Menurut Kepala Sekretariat Presiden (Kasetpres) Heru Budi Hartono, pemilihan pesawat maskapai nasional ini telah dipertimbangkan secara matang, seperti pertimbangan efisiensi waktu, penghematan anggaran, dan juga protokol kesehatan.
Dari segi efisiensi waktu, Heru menjelaskan bahwa pesawat berbadan lebar ini bisa menempuh perjalanan menuju Roma, Italia selama 13 jam tanpa perlu transit.
Namun, apabila menggunakan Pesawat Kepresidenan BBJ, maka Jokowi dan rombongan harus transit, dan berpotensi berpapasan dengan orang banyak yang belum diketahui tingkat keamanannya dari penularan Covid-19.
"Ini adalah kunjungan kerja pertama Bapak Presiden ke luar negeri di masa pandemi, kami harus sangat berhati-hati dalam menjalankan protokol kesehatan, termasuk pertemuan tatap muka di saat transit," ujar Heru sesaat sebelum keberangkatan di Bandara Internasional Soekarno-Hatta, Tangerang, Banten, pagi tadi.
Hal lain yang menjadi pertimbangan Heru adalah efisiensi anggaran, di mana semua menteri yang hadir dalam kunjungan tersebut, turut serta dalam rombongan Presiden di pesawat ini.
"Tentunya penggunaan anggaran juga menjadi perhatian kami.
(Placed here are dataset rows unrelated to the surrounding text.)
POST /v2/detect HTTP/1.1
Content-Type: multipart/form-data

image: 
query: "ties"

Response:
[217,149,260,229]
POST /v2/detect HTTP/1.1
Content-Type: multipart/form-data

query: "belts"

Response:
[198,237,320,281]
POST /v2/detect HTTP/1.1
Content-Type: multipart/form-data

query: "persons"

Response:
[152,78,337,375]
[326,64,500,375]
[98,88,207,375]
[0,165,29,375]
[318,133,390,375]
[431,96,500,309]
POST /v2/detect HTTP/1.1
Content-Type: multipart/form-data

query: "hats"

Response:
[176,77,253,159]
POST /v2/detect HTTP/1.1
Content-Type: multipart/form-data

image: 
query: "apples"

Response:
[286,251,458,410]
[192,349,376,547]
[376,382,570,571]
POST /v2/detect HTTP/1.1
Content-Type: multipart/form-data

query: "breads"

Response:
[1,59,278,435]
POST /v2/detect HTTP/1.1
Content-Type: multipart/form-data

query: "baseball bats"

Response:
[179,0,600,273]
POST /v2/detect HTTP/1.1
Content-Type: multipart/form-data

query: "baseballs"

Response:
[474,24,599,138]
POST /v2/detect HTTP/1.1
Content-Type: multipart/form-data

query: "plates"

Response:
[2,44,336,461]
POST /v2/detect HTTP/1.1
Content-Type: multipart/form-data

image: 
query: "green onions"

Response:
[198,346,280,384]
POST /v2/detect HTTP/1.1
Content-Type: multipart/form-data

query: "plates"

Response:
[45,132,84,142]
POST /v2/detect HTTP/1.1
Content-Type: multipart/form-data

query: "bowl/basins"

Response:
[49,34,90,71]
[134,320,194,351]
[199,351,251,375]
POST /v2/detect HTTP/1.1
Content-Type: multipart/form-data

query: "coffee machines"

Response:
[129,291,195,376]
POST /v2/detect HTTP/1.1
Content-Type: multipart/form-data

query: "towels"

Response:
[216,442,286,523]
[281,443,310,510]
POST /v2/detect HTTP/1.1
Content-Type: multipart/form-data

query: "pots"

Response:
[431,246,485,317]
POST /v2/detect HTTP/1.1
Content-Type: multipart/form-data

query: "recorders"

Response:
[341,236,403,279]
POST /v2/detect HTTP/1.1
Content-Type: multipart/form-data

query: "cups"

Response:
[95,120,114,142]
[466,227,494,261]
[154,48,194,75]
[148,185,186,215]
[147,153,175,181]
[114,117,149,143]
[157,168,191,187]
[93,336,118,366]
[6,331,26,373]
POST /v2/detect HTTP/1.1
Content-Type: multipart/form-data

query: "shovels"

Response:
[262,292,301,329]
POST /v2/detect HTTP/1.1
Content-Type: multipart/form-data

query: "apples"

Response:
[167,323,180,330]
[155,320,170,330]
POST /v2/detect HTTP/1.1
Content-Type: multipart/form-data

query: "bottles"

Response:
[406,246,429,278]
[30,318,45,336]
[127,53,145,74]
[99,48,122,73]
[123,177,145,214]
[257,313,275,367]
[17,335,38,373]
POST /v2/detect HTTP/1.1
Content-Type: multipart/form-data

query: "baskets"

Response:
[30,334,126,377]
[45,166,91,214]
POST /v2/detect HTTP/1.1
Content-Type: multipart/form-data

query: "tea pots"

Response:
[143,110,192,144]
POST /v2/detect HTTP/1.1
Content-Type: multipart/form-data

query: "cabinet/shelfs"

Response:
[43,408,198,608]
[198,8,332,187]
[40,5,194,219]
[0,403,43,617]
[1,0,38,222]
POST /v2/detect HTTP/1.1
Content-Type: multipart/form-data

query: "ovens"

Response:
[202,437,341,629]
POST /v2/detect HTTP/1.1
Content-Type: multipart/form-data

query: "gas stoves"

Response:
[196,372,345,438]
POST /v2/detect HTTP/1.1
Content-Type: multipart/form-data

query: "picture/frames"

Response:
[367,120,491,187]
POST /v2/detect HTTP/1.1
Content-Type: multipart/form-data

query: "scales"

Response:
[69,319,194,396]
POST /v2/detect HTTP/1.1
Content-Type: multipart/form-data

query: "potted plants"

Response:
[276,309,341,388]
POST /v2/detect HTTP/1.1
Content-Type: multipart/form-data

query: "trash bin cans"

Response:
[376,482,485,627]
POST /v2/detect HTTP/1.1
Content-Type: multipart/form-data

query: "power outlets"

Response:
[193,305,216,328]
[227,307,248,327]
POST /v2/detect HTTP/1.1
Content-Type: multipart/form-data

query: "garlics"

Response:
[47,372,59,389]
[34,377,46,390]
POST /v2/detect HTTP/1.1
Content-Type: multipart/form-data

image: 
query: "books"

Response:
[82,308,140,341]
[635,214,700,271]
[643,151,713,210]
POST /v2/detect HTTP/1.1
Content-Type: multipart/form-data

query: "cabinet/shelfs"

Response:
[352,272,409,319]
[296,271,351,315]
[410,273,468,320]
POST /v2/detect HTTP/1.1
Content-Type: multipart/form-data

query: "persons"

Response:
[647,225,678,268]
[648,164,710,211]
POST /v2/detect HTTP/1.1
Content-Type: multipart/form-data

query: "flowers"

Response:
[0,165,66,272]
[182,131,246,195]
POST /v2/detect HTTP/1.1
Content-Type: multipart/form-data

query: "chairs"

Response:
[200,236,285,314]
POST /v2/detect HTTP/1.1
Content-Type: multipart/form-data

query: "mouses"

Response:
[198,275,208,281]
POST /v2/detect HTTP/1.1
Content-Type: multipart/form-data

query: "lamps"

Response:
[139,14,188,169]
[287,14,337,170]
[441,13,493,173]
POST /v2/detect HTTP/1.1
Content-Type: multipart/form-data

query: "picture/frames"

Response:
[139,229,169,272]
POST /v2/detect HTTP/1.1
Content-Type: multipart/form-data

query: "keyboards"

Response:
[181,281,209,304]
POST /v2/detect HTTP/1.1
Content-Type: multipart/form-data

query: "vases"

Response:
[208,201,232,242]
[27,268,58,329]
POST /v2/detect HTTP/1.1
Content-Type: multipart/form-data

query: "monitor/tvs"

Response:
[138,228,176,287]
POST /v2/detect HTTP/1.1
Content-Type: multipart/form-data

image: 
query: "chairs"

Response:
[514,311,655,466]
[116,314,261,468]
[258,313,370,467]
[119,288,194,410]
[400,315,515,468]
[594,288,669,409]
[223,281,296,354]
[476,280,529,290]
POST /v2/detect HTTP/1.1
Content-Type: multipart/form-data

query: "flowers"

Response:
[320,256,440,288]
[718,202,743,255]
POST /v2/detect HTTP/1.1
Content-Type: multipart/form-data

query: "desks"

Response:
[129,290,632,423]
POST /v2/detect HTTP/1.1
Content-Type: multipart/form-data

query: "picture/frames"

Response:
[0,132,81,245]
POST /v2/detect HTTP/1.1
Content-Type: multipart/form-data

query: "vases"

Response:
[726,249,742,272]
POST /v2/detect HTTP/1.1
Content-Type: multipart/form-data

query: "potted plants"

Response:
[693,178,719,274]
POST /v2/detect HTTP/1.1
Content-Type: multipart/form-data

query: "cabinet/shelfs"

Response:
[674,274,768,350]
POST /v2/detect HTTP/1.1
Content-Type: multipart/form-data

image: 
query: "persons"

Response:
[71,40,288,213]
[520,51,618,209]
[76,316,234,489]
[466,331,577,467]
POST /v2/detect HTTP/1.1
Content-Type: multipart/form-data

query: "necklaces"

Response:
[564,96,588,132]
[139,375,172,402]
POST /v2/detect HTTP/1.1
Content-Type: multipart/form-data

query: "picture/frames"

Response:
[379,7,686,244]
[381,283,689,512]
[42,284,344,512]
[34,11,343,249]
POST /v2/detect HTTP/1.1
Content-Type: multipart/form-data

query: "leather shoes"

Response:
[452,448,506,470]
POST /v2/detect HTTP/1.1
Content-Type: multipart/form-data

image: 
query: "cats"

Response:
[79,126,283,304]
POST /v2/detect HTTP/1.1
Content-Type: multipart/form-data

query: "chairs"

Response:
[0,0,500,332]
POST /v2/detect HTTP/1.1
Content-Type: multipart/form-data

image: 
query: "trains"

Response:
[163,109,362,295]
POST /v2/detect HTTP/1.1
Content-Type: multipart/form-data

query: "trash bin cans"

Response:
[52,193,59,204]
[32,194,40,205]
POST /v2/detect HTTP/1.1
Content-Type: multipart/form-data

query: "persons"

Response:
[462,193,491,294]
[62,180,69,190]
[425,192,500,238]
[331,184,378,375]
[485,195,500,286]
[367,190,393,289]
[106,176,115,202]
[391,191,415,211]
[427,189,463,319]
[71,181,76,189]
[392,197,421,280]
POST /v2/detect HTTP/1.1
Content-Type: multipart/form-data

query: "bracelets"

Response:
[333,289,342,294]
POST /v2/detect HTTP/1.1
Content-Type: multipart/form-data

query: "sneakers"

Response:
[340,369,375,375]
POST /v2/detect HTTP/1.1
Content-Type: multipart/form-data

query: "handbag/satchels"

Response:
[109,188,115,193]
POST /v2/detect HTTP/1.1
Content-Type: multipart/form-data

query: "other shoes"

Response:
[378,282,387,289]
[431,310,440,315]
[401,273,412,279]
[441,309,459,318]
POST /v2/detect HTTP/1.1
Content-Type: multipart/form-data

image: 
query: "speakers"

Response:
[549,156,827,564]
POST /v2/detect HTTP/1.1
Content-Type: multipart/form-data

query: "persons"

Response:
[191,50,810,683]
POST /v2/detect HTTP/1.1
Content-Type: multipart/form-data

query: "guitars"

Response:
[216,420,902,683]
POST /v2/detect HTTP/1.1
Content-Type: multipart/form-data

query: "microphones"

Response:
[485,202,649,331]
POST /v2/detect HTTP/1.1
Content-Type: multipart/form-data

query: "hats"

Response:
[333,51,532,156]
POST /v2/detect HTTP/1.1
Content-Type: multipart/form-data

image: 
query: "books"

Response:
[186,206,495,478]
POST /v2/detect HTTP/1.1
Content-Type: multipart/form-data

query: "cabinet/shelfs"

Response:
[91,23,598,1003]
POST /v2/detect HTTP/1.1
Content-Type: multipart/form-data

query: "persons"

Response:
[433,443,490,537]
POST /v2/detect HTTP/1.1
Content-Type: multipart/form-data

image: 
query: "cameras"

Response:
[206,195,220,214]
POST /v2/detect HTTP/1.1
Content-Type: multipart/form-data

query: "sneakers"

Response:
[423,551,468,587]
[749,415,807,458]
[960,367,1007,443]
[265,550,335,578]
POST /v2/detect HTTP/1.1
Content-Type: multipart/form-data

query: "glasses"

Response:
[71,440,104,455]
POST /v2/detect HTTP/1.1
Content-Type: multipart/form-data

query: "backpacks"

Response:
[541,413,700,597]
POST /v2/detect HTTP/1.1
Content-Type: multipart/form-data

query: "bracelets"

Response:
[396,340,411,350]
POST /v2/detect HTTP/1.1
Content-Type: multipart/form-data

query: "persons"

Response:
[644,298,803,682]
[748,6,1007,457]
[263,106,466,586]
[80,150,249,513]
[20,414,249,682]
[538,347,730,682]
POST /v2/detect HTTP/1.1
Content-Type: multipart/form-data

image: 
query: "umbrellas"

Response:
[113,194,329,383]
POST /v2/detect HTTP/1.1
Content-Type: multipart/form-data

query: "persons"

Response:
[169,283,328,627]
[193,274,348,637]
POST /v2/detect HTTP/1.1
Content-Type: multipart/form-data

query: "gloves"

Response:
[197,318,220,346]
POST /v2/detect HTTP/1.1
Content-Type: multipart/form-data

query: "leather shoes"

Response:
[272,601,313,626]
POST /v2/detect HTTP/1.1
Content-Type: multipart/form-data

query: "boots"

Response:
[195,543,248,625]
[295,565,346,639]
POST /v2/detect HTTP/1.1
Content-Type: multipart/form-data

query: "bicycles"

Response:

Setelah kami hitung jauh lebih hemat dengan turut sertanya para menteri dalam rombongan ini, dibandingkan para menteri ini menggunakan pesawat komersial," tuturnya.
Heru menyebutkan total ada enam menteri yang ikut dalam pesawat brsama Jokowi. Di antaranya Menko Perekonomian Airlangga Hartarto, Menko Kemaritiman dan Investasi Luhut Binsar Pandjaitan, Menteri Luar Negeri Retno Marsudi, Menteri Keuangan Sri Mulyani Indrawati, Menteri BUMN Erick Thohir, dan Sekretaris Kabinet Pramono Anung.